Что-то с самого начала пошло не так: шляпы слетали, пыль разъедала глаза. Джери не встретила их с пивом и сэндвичами в Текучей балке. Скроуп решил, что она, должно быть, не смогла завести автофургон. В час дня Киль Джонсон и его младший сын Плизант, уютно отрыгивая вареной говядиной и редькой, присоединились к ним в путешествии по угодьям Скроупа, но коровы пугались, когда дорогу переезжал туристический фургончик, боялись моста и звуков, которые издавали на мосту их собственные копыта, и разбегались во все стороны, пересекая свежеасфальтированное шоссе и оставляя на черном желтые подтеки; эта жидкость пачкала асфальт и неприятно стекала с копыт. Когда они наконец собрали стадо и двинулись дальше, у Коди Джо начались его обычные судороги, и парень упал с лошади.
– Ключицу сломал, – сказала, ощупывая его, миссис Фриз.
Джонсон, у которого были дела в городе, сказал, что заодно отвезет и Коди Джо.
– Если хочешь, – прибавил он, – можешь оставить скотину до утра. Вызовешь пока подмогу.
Скроупу страсть как не хотелось принимать это предложение: лишние траты.
А что оставалось?
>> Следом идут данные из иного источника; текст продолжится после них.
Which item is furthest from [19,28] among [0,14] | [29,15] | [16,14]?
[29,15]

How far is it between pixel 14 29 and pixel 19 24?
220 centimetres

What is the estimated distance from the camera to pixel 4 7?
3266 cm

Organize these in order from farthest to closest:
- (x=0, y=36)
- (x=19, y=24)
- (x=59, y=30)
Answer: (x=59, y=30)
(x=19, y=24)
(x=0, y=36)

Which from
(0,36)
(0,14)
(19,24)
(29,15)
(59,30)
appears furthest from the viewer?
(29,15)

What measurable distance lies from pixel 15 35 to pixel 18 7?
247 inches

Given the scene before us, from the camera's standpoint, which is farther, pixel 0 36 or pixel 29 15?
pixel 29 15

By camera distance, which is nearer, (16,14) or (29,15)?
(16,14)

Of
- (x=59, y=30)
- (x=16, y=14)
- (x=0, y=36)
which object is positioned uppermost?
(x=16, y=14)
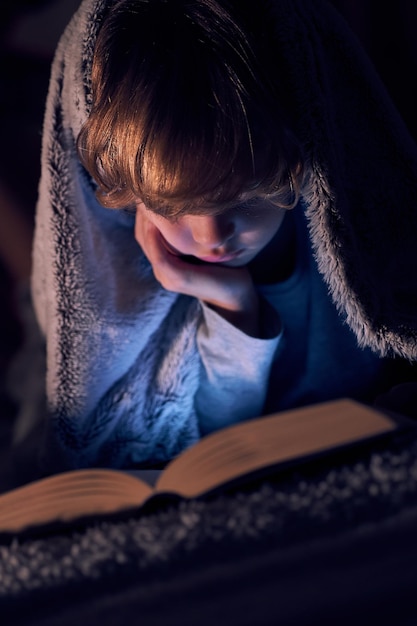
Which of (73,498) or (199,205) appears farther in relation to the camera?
(199,205)

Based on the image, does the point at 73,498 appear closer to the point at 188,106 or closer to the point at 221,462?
the point at 221,462

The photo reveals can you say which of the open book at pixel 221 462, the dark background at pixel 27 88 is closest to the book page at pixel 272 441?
the open book at pixel 221 462

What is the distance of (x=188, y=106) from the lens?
40 cm

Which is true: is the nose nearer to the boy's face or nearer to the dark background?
the boy's face

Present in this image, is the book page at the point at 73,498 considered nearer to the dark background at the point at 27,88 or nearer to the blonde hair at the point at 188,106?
the blonde hair at the point at 188,106

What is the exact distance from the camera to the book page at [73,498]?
1.07ft

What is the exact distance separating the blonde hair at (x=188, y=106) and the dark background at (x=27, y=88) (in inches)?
24.9

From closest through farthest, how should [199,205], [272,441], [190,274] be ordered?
[272,441] < [199,205] < [190,274]

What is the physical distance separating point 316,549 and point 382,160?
44 centimetres

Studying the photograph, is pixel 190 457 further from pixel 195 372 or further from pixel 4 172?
pixel 4 172

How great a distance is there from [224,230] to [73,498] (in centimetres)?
29

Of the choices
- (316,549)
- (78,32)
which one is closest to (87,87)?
(78,32)

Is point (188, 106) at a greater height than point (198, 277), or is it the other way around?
point (188, 106)

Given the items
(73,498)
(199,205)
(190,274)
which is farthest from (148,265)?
(73,498)
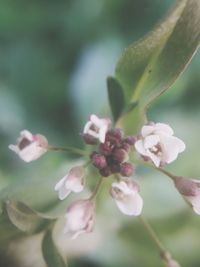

Возвращаться в «Кофейник» и звонить по телефону?
– Бенни, хватит хныкать, – сказал тогда Скроуп, – дай-ка мне подумать.
Ветер дул в уши, теребил конские хвосты. Холодало. За полмили до дома они увидели что-то маленькое и голубое, висящее на проволочной изгороди, развевающееся на ветру. Этот попугайский яркий синий цвет был знаком Скроупу. Он потянулся и снял их с забора – нарядные трусики Джери, у них была из-за этих трусиков целая война: семьдесят пять долларов за клочок шелка. Бенни и миссис Фриз отвернулись, видя его замешательство и щадя его чувства. Скроуп знал, что эту тряпочку не ветром сюда принесло – он еще не внес плату за вентилятор. По пути домой он перебирал в уме возможные варианты объяснений.
Скроуп не очень удивился, увидев у себя во дворе фургон Джона Вренча с открытой кабиной, и, с учетом этого факта, не очень удивился, увидев и хозяина фургона в койке, работающего по-ударному, по-ковбойски. Он услышал, как его жена говорит: «Еще, еще, давай, не останавливайся!» – а потом она увидела его. Скроуп ничего не сказал, вышел, отправился на кухню и хлебнул виски. При этом он слышал, как за стенкой всхлипывает Джери, а Джон Вренч одевается и спускается по лестнице. И еще он слышал, как Вренч говорит ему через дверь: «Кар, это не то, что ты подумал».
Скроуп сперва ничего особенного не почувствовал. Это уже потом он, ощущая жгучие приступы обиды, сглатывал жгучую кислоту ревности. Однако Джери, охваченная огненным чувством вины, объявила, что все кончено, и завопила о разводе. Скроуп сказал, что это бред. Через полчаса после того, как он вошел в спальню, он и не думал, что все кончено: так, ухаб на дороге – миновать его и идти дальше! Его голубые глаза наполнились слезами. Скроуп хотел сказать жене, что во всем виноват только Джон Вренч. Ничего особенного, хотел сказать он и не мог, я ведь тоже пару раз ходил на сторону. Но что бы это дало? Скроуп подумал, что ничего не надо менять, еще не зная, что так или иначе боли все равно не избежать; так ракета-разведчик сама обнаружит радиоактивное ядро.
– Давай все обсудим, – говорил он. – Давай отъедем куда-нибудь и все обсудим. – При этом Скроуп быстро и жадно хлебал виски, так что весь ворот его рубашки промок, и в конце концов он все-таки затащил жену в фургон, однако все, что он мог ей сказать, было: «Давай поговорим», а все, что она могла на это ответить, было: «Давай разведемся». Дальше этого супруги не продвинулись. А потом они вдруг каким-то образом съехали с автомобильного моста, колеса закрутились в воздухе, и Скроуп с хрустом свалился в какое-то полное боли пространство величиной с гулькин нос, а Джери тщетно звала мужа на помощь.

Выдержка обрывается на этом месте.